## Problem statement
Copy the lines below verbatim, starting at the line with "this 960×720 image." and continuing through the line with "cracked pavement [0, 286, 956, 696]", both ends included.
— begin Provided records —
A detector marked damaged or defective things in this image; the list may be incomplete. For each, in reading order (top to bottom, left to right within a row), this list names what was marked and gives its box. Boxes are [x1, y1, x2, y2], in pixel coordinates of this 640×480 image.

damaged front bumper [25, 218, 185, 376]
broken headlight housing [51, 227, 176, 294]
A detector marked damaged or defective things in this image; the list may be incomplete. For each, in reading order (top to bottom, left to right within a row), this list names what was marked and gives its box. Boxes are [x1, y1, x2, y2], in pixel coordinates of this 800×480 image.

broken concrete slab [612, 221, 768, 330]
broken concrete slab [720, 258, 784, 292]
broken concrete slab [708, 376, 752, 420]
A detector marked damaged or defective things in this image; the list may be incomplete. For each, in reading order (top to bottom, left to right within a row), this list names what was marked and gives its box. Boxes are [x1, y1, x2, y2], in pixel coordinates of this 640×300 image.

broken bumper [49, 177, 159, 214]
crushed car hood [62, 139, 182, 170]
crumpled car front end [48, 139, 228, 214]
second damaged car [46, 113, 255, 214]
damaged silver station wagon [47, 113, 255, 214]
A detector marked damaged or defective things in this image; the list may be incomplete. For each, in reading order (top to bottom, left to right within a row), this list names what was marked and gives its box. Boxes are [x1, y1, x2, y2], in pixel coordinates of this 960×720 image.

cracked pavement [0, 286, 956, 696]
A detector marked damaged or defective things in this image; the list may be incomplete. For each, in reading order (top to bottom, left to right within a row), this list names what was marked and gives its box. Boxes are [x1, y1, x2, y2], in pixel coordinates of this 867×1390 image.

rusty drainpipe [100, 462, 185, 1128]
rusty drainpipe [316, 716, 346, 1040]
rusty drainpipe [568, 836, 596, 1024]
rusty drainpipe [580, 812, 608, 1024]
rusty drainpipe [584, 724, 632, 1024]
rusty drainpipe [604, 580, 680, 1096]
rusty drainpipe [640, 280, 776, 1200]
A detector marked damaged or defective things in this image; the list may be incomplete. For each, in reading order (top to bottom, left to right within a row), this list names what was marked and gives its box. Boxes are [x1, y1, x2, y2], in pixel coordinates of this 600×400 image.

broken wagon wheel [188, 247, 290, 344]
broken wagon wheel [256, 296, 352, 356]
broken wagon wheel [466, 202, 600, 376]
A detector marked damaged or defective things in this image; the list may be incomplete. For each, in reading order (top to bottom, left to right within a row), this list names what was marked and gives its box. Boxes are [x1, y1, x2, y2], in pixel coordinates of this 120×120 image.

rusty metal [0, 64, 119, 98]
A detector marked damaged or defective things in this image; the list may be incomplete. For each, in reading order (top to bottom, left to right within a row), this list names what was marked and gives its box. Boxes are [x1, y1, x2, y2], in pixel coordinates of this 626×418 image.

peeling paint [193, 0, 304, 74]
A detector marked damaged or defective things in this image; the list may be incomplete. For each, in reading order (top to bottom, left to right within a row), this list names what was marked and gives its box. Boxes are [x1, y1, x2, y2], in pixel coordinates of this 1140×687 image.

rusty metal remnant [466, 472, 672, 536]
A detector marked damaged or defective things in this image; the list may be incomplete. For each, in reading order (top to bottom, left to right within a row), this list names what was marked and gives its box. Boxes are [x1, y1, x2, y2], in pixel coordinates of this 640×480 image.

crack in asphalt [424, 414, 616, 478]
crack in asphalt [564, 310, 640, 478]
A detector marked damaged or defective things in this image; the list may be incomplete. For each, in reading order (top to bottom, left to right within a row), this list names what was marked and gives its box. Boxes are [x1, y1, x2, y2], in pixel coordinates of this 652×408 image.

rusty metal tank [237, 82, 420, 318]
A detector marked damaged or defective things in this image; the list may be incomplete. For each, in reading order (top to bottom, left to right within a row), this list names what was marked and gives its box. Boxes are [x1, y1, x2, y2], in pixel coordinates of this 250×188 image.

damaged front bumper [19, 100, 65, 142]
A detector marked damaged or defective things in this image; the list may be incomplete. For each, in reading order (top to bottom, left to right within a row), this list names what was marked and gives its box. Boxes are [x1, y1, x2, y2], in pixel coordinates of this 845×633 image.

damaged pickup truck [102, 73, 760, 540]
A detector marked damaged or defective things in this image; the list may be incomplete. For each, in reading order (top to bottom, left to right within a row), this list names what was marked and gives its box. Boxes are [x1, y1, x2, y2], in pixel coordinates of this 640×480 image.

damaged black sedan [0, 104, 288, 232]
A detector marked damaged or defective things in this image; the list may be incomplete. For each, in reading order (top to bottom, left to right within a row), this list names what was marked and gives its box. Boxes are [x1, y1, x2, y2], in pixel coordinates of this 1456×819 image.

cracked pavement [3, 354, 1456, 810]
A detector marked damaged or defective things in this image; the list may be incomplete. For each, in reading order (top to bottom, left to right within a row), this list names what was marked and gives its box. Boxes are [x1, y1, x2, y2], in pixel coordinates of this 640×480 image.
— end Provided records —
## The reply
A detector marked damaged or defective things in this image; the list may be incomplete. For each, in reading order (top to bottom, left to right within a row), this list names what was marked and gives its box. Boxes are [x1, y1, x2, y2], in pixel coordinates of this 960×720 image.

cracked pavement [0, 286, 956, 696]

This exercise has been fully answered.